(I had just finished the draft of this essay when I heard the terrible news that my friend Christopher had a cancer whose prognosis was dire. My heart and thoughts go out to him, as they would to a brother. I have known Christopher as a man of great courage and decency and have an affection for him that is not adequately disclosed in the intellectual argument that follows. As an argument Christopher I am sure will welcome it as a test of his mettle and a testament to the way in which he has – and will continue – to challenge us all. —DH)
I first met Christopher Hitchens in 1970 when I was editing Ramparts, then the largest magazine of the left. Christopher, who was fresh out of Oxford and ten years my junior, was embarking on his first adventure in the New World. When he arrived at my Berkeley office looking for guidance, and after we had gotten acquainted, he asked me in all seriousness, “Where is the working class?” Only the devout left — the “holy rollers” as I thought of them — still believed in this mythical entity in the nation where every man was king. But rather than make an issue of it, I directed my visitor to the local Trotskyists, failing to realize that he was one of them.
Our next encounter took place a dozen years later and was not nearly as pleasant. By then I had abandoned most tenets of the leftist faith, although not yet departed its community. I was invited to a small lunch at which Christopher was present with Nation editors Victor Navasky and Kai Bird, and one or two others. Before long the conversation at the table turned to the Middle East and I found myself confronting what in those days we referred to as a political “gut check.” What was my attitude, Christopher wanted to know, towards Israel’s invasion of Lebanon? The left abhorred the invasion whose purpose was to clear out the PLO terrorists who had entrenched themselves behind an international border and were shelling towns in northern Israel killing civilians. “This is the first Israeli war I have supported,” I said, thereby ending any fraternal possibilities for the remainingconversation.

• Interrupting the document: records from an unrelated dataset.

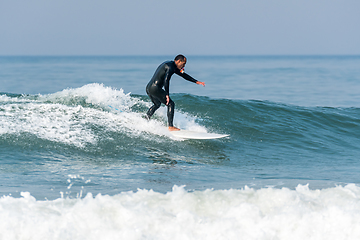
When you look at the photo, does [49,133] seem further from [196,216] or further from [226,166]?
[196,216]

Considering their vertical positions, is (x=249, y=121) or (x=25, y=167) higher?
(x=249, y=121)

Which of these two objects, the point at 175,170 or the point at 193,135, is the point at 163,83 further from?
the point at 175,170

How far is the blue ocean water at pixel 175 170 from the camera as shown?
383 centimetres

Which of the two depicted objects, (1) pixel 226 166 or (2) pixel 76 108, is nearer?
(1) pixel 226 166

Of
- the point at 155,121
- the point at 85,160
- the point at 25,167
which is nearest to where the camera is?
the point at 25,167

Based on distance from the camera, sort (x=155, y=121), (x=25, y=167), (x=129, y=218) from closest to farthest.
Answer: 1. (x=129, y=218)
2. (x=25, y=167)
3. (x=155, y=121)

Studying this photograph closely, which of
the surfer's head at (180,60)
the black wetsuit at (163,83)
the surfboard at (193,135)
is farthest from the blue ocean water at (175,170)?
the surfer's head at (180,60)

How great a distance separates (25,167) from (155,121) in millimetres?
3655

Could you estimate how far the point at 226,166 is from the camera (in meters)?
6.98

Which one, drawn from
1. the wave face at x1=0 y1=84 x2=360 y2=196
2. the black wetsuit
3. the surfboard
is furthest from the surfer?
the wave face at x1=0 y1=84 x2=360 y2=196

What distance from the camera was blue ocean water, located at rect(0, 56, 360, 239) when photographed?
3832 mm

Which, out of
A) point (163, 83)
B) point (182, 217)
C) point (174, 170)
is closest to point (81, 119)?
point (163, 83)

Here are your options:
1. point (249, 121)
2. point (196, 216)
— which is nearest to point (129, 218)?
point (196, 216)

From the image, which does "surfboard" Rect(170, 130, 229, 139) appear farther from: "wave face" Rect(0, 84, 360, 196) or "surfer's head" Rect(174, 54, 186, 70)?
"surfer's head" Rect(174, 54, 186, 70)
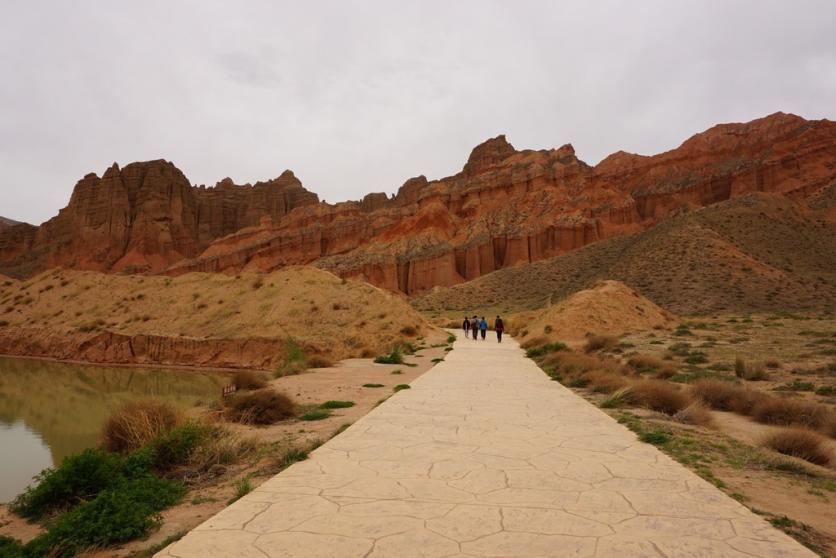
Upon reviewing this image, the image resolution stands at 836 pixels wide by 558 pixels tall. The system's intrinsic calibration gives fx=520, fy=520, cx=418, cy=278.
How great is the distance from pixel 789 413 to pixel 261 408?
9590 millimetres

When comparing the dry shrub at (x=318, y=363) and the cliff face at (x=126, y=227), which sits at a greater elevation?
the cliff face at (x=126, y=227)

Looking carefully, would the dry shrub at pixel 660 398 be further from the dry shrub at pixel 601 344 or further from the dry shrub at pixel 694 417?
the dry shrub at pixel 601 344

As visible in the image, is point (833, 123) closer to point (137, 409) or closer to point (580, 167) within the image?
point (580, 167)

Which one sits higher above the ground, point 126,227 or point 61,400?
point 126,227

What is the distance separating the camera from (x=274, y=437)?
820cm

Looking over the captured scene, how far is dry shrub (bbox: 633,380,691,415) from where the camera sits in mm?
9992

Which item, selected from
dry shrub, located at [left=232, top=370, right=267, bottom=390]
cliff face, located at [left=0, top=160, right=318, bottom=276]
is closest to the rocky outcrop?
dry shrub, located at [left=232, top=370, right=267, bottom=390]

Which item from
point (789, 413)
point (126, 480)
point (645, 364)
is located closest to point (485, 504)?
point (126, 480)

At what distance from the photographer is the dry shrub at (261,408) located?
9477 millimetres

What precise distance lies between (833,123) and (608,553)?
117 m

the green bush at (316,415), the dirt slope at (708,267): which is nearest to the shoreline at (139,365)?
the green bush at (316,415)

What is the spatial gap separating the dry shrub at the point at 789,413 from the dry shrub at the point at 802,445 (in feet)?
5.45

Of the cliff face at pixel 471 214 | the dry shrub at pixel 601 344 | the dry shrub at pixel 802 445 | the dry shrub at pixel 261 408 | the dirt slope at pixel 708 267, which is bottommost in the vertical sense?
the dry shrub at pixel 802 445

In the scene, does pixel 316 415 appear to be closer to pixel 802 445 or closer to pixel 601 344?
pixel 802 445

Two years later, my writing partner Peter Collier and I voted for Ronald Reagan, and three years after that organized a “Second Thoughts” conference, which brought together former radicals like ourselves who had become advocates of the anti-Communist cause, specifically in Nicaragua and Vietnam. Christopher came to the conference with his Nation co-hort and long-time friend, Alexander Cockburn, and attacked us. In the Nation column he filed after our event, Christopher described its implication that second thoughts might be superior to first ones as “smug,” and my suggestion that supporting America’s enemies should be considered treason, as “sinister.” He made his feelings about second thoughts explicit later in a brutal attack on Paul Johnson sneering at his “well advertised stagger from left to right,” which Christopher regarded as the venal maneuver of someone “who, having lost his faith, believes that he had found his reason.”